The fever was still going strong when S went to be around 3am.  I tried to get to sleep.  i took even more sleeping drugs.  my mind was racing, and my body was aching.  i tried to meditate.  i tried to do guided visualizations.  i listened to Music for Airports. and still I was sweating, and tossing and turning with no real chance of sleeping.  It reminded me of the second day of IV infusion, when I couldn’t sleep all night. 

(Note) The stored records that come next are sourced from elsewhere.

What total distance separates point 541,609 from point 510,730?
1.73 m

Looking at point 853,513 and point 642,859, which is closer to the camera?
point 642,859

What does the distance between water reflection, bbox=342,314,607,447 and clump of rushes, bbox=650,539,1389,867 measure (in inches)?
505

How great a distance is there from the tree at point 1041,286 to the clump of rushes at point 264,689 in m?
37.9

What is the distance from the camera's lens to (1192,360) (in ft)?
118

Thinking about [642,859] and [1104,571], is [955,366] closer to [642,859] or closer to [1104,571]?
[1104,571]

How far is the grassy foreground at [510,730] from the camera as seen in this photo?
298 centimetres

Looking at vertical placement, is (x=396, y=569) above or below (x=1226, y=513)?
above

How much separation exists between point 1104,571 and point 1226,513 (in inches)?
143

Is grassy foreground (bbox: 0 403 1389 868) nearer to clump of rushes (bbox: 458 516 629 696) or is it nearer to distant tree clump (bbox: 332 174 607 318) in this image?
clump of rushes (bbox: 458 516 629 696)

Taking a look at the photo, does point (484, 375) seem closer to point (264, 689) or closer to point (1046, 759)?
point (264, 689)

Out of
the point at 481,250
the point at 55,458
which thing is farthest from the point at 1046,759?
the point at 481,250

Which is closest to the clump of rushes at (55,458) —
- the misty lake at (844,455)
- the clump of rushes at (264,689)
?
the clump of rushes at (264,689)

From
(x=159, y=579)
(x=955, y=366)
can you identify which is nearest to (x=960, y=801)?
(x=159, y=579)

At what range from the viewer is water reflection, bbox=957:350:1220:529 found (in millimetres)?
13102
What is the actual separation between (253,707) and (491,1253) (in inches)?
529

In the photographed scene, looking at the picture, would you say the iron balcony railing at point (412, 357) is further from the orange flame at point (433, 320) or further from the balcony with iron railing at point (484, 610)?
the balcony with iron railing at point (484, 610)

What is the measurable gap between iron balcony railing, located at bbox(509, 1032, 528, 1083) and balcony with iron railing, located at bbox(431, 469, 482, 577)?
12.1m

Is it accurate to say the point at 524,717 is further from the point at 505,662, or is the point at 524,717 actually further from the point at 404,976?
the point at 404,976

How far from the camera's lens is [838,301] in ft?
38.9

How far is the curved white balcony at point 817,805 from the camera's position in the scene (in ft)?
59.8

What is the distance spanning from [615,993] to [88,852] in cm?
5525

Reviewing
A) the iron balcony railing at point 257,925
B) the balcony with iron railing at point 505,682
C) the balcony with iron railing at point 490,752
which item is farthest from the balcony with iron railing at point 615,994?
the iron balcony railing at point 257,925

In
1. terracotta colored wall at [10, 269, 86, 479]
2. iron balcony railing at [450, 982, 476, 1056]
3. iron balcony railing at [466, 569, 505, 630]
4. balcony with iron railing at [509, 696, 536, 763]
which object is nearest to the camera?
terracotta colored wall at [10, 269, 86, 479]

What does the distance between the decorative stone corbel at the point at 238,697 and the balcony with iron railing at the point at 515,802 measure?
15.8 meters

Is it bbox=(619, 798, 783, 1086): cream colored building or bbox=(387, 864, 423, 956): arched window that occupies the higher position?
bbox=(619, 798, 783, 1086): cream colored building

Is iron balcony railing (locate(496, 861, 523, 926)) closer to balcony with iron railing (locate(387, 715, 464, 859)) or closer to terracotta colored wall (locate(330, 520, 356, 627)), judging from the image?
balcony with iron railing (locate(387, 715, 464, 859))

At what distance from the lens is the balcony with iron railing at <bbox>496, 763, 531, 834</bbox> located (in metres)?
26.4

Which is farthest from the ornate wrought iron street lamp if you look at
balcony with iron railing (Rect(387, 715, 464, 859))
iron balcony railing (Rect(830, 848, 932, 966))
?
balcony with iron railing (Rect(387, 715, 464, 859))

As the sun started to come out, sometime before 6am, I thought I might try to sleep on the couch.  sometimes moving into a new bed helps me.  its like i think i’m starting the getting-to-sleep process over, with a clean slate.  i pulled off the cushions, brought out my pillow and sheet, set down my liter jar of water, and went to put away my ice pack.  coming back to the couch i forgot about the water, and kicked it over, spilling a liter of water on the floor and splashing it all over the sheet and cushions.  it was too much.  i just sat down on the wet couch and cried. 

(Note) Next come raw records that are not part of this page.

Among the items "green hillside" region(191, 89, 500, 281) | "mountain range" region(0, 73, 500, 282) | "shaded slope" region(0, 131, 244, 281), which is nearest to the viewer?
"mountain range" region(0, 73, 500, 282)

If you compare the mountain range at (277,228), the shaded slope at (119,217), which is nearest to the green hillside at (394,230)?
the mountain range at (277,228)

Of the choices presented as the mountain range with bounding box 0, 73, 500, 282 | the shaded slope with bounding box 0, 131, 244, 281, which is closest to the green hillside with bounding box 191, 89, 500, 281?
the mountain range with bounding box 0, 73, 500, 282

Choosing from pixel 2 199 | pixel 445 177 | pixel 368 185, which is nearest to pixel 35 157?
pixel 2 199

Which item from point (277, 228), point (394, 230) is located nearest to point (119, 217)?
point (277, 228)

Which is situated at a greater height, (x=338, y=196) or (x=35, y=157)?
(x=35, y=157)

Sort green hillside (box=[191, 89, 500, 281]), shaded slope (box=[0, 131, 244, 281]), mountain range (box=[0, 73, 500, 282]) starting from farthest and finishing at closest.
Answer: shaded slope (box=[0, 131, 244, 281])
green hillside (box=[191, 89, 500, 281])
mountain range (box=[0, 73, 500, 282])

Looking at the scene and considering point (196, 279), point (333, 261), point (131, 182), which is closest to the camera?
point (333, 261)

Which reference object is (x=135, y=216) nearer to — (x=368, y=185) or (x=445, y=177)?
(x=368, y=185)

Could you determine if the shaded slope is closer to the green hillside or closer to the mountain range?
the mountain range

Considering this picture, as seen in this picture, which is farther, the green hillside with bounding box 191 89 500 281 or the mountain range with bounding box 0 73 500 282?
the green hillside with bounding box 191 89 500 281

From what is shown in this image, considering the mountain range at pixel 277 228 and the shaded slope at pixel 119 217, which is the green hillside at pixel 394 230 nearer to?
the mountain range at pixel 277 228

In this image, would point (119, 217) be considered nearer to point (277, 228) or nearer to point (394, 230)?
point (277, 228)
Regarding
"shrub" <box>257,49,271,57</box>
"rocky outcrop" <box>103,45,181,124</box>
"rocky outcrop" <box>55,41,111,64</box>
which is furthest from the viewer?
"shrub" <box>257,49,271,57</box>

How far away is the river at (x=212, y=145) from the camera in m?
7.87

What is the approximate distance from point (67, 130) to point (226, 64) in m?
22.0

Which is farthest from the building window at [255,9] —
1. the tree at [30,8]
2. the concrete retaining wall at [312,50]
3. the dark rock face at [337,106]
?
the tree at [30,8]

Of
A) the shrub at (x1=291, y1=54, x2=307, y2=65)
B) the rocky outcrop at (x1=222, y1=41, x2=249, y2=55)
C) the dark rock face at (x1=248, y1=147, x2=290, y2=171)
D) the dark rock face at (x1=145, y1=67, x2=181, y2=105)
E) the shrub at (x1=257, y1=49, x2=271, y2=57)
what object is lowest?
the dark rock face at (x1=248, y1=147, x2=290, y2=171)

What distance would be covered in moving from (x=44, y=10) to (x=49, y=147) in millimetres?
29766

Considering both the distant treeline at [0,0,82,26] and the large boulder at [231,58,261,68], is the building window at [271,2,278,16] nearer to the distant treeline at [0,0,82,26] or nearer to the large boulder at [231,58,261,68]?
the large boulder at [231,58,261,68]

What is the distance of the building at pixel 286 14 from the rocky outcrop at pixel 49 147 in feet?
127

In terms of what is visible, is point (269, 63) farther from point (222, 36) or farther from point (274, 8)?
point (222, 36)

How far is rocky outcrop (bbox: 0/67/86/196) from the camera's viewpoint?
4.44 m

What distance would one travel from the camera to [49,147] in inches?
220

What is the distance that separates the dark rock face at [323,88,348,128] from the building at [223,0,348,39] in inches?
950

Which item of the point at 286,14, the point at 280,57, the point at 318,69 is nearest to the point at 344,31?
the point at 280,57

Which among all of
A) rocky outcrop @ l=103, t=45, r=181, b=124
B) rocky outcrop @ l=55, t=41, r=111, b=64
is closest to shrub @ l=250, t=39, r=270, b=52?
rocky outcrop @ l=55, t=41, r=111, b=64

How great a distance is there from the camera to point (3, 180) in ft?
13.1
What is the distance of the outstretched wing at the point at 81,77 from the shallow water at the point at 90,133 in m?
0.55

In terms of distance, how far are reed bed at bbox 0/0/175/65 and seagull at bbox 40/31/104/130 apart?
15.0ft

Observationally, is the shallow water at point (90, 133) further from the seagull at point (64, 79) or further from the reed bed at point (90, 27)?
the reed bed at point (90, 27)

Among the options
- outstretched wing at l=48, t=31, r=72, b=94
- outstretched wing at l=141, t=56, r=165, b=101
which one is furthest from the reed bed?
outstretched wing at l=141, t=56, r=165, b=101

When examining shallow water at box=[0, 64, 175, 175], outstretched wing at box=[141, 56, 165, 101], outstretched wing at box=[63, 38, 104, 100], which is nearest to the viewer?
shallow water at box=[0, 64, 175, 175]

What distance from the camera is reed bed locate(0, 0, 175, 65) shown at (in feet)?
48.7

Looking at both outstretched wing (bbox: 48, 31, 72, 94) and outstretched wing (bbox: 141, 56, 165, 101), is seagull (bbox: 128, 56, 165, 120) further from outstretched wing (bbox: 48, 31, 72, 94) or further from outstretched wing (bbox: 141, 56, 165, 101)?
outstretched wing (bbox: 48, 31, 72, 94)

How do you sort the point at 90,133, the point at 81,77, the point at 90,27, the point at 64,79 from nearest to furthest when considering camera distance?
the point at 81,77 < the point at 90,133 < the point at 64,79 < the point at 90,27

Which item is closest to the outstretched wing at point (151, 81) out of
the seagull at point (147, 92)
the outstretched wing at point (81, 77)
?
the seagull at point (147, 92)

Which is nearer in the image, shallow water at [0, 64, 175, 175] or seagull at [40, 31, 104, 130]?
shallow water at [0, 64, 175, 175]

it felt good to cry.  i was really frustrated.  and i couldn’t really express it.  and i haven’t cried in some time.  and the crying was maybe the thing that made me tired enough that no matter what, i was going to be able to sleep.

I finally slept around 7am.  I woke around 1030am. i feel like i got hit by a truck.  or maybe like i did a hard workout, then drank a six pack on an empty stomach.

what i don’t get is why there were two waves of chills/fever, why the second one was worse, and why the self injection seems to have such stronger side effects, at least on the first night.  I guess mainlining any drug is the best way to take it.  Maybe that or snorting it.  LOL.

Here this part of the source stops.